Data records:
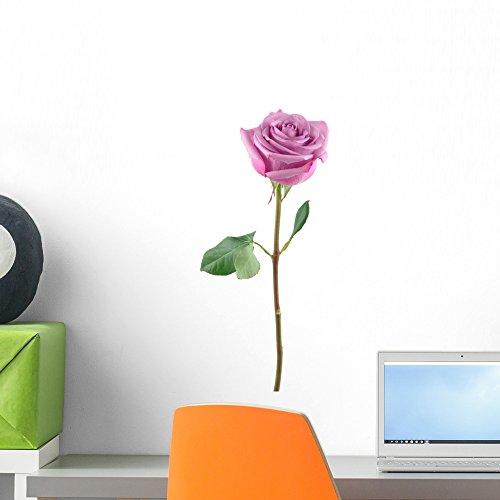 Purple Rose Florist (Wallmonkeys Purple Rose Wall Decal Peel and Stick Graphic WM39091 (18 in H x 12 in W))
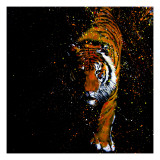Walking Tiger Giclee Print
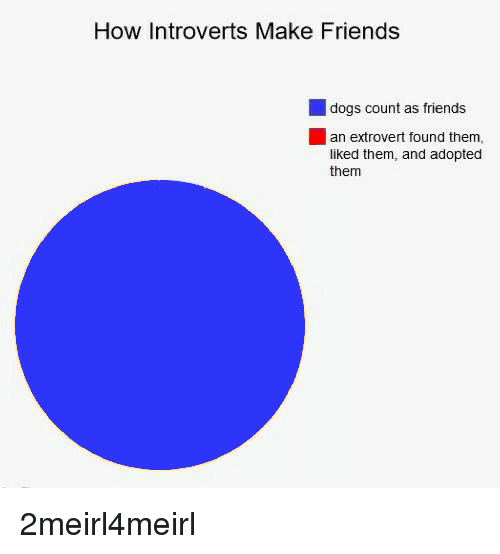 How an introvert makes friends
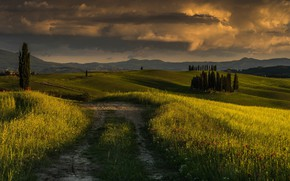 Picture field, sunset, trail, the evening, plain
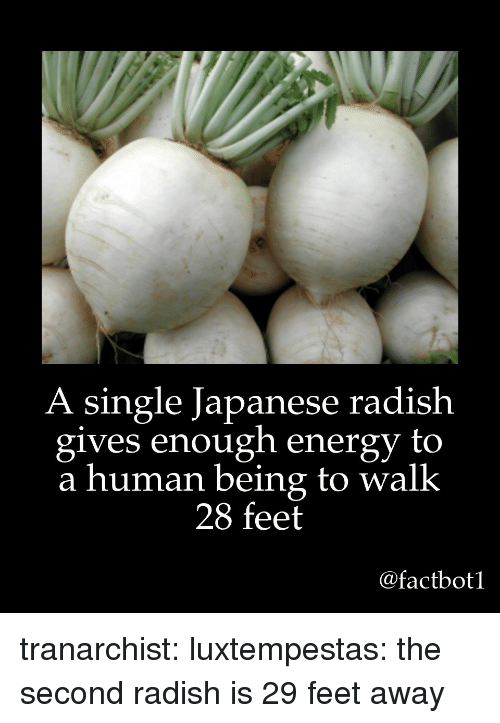 Energy, Target, and Tumblr: A single Japanese radish  gives enough energy to  a human being to walk  28 feet  @factbot1 tranarchist:  luxtempestas: the second radish is 29 feet away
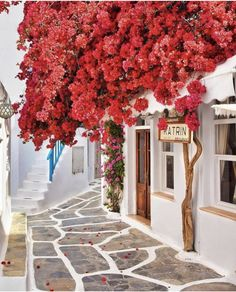 No place like #Greece ... see you soon 🇬🇷 via @earthpix #travelGreece #mykonos #photography #design #artsy #romantic #decor #architecture #view #travelblogger #travels #travelguide #hotelinterior #traveler #traveling #traveltheworld #travelholic #traveleurope #wanderlust #travel #bucketlist #architecturelovers #europe #wanderlust #traveladdict #hoteldesign #inspiration #inspo #travelblog #travelgram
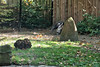 Reuzenmiereneter - Giant anteater - Myrmecophaga tridactyla (desire van meulder) Tags: animals dieren mammals zoogdieren reuzenmiereneter giantanteater myrmecophagatridactyla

Exercise requirements:
In the copy, include every entry above exactly and leave out each picture.

Written response:
 Purple Rose Florist (Wallmonkeys Purple Rose Wall Decal Peel and Stick Graphic WM39091 (18 in H x 12 in W))
Walking Tiger Giclee Print
 How an introvert makes friends
 Picture field, sunset, trail, the evening, plain
 Energy, Target, and Tumblr: A single Japanese radish  gives enough energy to  a human being to walk  28 feet  @factbot1 tranarchist:  luxtempestas: the second radish is 29 feet away
 No place like #Greece ... see you soon 🇬🇷 via @earthpix #travelGreece #mykonos #photography #design #artsy #romantic #decor #architecture #view #travelblogger #travels #travelguide #hotelinterior #traveler #traveling #traveltheworld #travelholic #traveleurope #wanderlust #travel #bucketlist #architecturelovers #europe #wanderlust #traveladdict #hoteldesign #inspiration #inspo #travelblog #travelgram
 Reuzenmiereneter - Giant anteater - Myrmecophaga tridactyla (desire van meulder) Tags: animals dieren mammals zoogdieren reuzenmiereneter giantanteater myrmecophagatridactyla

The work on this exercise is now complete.